PC theory¶

This page summarises the theoretical foundations of the PC algorithm as implemented in cbcd.pc. The treatment follows Spirtes, Glymour, and Scheines (2000); readers who need the full proofs should consult the textbook.

Setting¶

Let \(V = \{X_1, \dots, X_d\}\) be a finite set of random variables with joint distribution \(P\), and let \(G = (V, E)\) be a directed acyclic graph (DAG) over \(V\). Write \(\mathrm{Pa}_G(X)\) for the parent set of \(X\) in \(G\) and \(\mathrm{Nd}_G(X)\) for the non-descendants of \(X\) in \(G\). Conditional independence is denoted \(X \perp\!\!\!\perp Y \mid \mathbf{S}\).

Assumptions¶

The PC algorithm recovers the Markov equivalence class of \(G\) from i.i.d. samples of \(P\) under the following conditions.

Assumption (Causal Markov)

For every \(X \in V\), \(X \perp\!\!\!\perp \mathrm{Nd}_G(X) \setminus \mathrm{Pa}_G(X) \mid \mathrm{Pa}_G(X)\) in \(P\).

Assumption (Faithfulness)

Every conditional independence \(X \perp\!\!\!\perp Y \mid \mathbf{S}\) that holds in \(P\) is implied by d-separation of \(X\) and \(Y\) given \(\mathbf{S}\) in \(G\).

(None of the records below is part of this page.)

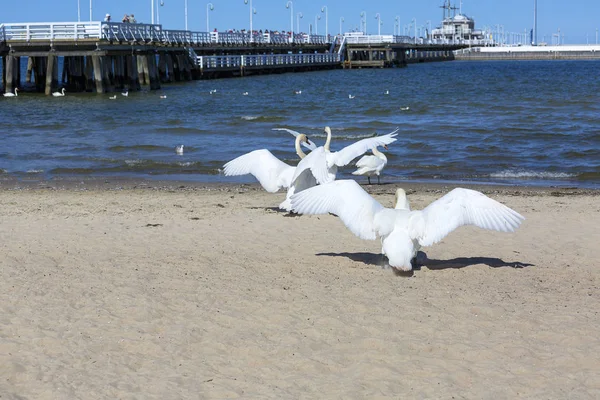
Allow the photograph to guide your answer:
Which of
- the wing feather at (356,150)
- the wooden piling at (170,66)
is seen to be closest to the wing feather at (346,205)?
the wing feather at (356,150)

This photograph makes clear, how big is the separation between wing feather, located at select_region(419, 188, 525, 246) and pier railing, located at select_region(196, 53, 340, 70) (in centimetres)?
5143

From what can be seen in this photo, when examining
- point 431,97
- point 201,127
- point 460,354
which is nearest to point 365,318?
point 460,354

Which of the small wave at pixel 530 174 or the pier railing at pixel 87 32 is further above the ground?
the pier railing at pixel 87 32

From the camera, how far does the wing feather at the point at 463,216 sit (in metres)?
7.57

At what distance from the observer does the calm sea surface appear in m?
17.2

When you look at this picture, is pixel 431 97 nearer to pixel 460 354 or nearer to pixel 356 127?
pixel 356 127

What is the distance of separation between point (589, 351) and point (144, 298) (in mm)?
3303

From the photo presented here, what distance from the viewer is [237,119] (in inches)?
1139

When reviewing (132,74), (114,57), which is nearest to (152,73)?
(132,74)

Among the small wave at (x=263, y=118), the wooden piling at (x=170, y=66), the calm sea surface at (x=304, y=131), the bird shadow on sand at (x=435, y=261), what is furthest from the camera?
the wooden piling at (x=170, y=66)

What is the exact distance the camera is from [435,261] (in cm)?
861

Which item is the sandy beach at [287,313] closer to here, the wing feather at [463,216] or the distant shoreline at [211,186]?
the wing feather at [463,216]

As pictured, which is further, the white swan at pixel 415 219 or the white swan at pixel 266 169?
the white swan at pixel 266 169

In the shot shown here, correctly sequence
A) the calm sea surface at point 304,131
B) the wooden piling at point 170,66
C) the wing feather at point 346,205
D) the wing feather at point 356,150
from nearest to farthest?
the wing feather at point 346,205
the wing feather at point 356,150
the calm sea surface at point 304,131
the wooden piling at point 170,66
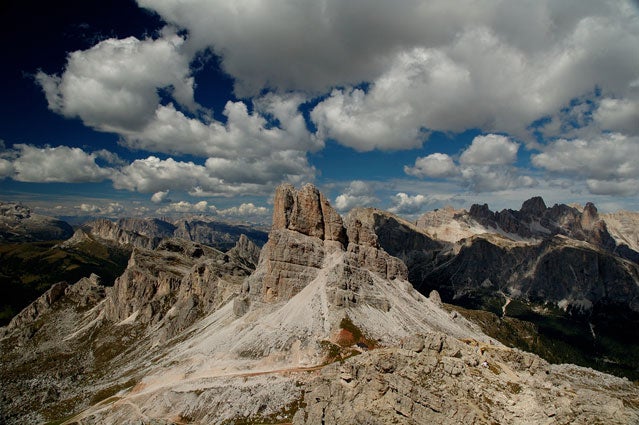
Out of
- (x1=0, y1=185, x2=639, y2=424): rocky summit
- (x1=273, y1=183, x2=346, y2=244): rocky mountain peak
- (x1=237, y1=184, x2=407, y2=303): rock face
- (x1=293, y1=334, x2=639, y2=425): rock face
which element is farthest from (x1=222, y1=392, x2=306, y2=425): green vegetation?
(x1=273, y1=183, x2=346, y2=244): rocky mountain peak

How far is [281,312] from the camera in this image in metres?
115

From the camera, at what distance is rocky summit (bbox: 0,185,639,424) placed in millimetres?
40125

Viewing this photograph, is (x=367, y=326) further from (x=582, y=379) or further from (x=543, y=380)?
(x=543, y=380)

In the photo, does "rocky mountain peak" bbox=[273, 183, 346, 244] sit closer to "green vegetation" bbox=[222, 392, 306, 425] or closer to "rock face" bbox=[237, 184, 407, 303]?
"rock face" bbox=[237, 184, 407, 303]

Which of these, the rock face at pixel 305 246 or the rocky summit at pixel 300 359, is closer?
the rocky summit at pixel 300 359

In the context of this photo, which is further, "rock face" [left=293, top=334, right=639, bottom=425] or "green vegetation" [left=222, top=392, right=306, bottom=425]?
"green vegetation" [left=222, top=392, right=306, bottom=425]

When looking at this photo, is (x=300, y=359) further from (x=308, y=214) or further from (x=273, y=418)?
(x=308, y=214)

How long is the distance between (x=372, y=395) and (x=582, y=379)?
62994 millimetres

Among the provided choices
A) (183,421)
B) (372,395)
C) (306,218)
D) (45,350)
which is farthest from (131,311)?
(372,395)

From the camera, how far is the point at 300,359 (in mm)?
88625

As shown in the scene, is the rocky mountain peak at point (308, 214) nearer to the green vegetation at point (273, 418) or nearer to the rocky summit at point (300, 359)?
the rocky summit at point (300, 359)

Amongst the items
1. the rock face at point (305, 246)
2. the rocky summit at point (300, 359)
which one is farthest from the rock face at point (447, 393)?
the rock face at point (305, 246)

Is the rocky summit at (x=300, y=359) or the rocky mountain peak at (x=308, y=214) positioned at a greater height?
the rocky mountain peak at (x=308, y=214)

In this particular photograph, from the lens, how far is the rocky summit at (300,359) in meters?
40.1
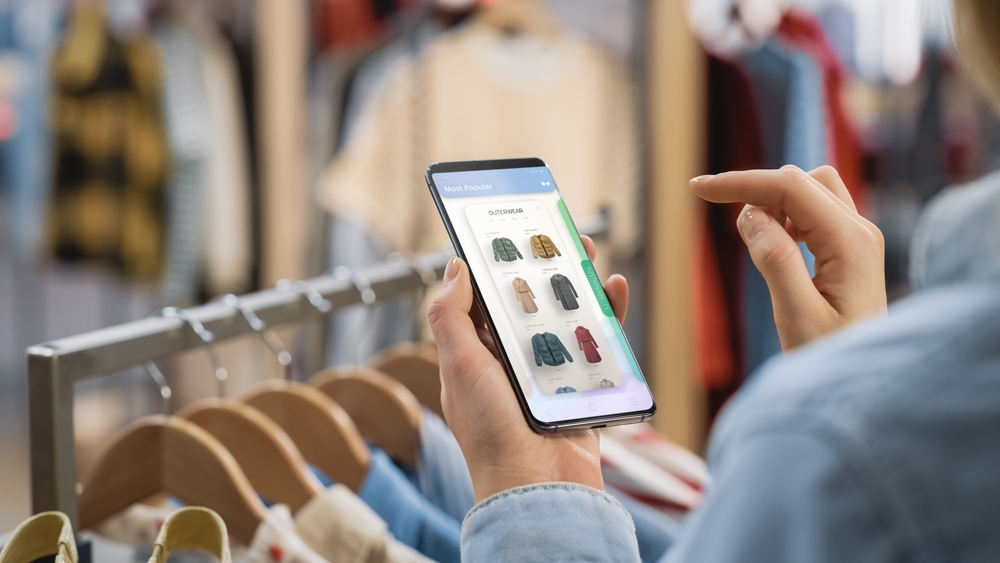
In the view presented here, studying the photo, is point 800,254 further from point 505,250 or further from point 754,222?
point 505,250

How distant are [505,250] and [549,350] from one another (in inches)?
3.0

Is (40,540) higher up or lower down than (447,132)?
lower down

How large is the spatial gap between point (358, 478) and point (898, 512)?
526 mm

Assumption (Causal sufficiency)

For every pair \(X, Y \in V\), no variable outside \(V\) is a common cause of \(X\) and \(Y\).

When (3) is violated, FCI (Spirtes et al., 2000, Ch. 6) replaces PC; see FCI theory.

D-separation and the CI oracle¶

Under the conjunction of causal Markov and faithfulness, a graphical criterion (d-separation) and a probabilistic criterion (conditional independence) coincide:

\[ X \perp\!\!\!\perp_{P} Y \mid \mathbf{S} \;\Longleftrightarrow\; X \perp\!\!\!\perp_{G,\,\text{d-sep}} Y \mid \mathbf{S}. \]

This equivalence is what PC exploits: a stream of CI judgements over \(V\) — supplied by either a statistical test on samples of \(P\) or a d-separation oracle on \(G\) — uniquely determines the Markov equivalence class of \(G\) (Verma & Pearl, 1990).

Algorithm¶

PC operates in two phases.

Phase 1 — skeleton recovery¶

Initialise the working graph as the complete undirected graph on \(V\). For \(\ell = 0, 1, 2, \dots\), iterate over each adjacent pair \((X, Y)\) in the working graph. If there exists a separating set \(\mathbf{S} \subseteq \mathrm{Adj}(X) \setminus \{Y\}\) with \(|\mathbf{S}| = \ell\) such that \(X \perp\!\!\!\perp Y \mid \mathbf{S}\) under the chosen CI test, remove the edge \((X, Y)\) and record \(\mathbf{S}\) as the separating set of \(X, Y\), denoted \(\mathrm{Sep}(X, Y)\). Halt when no further removals occur.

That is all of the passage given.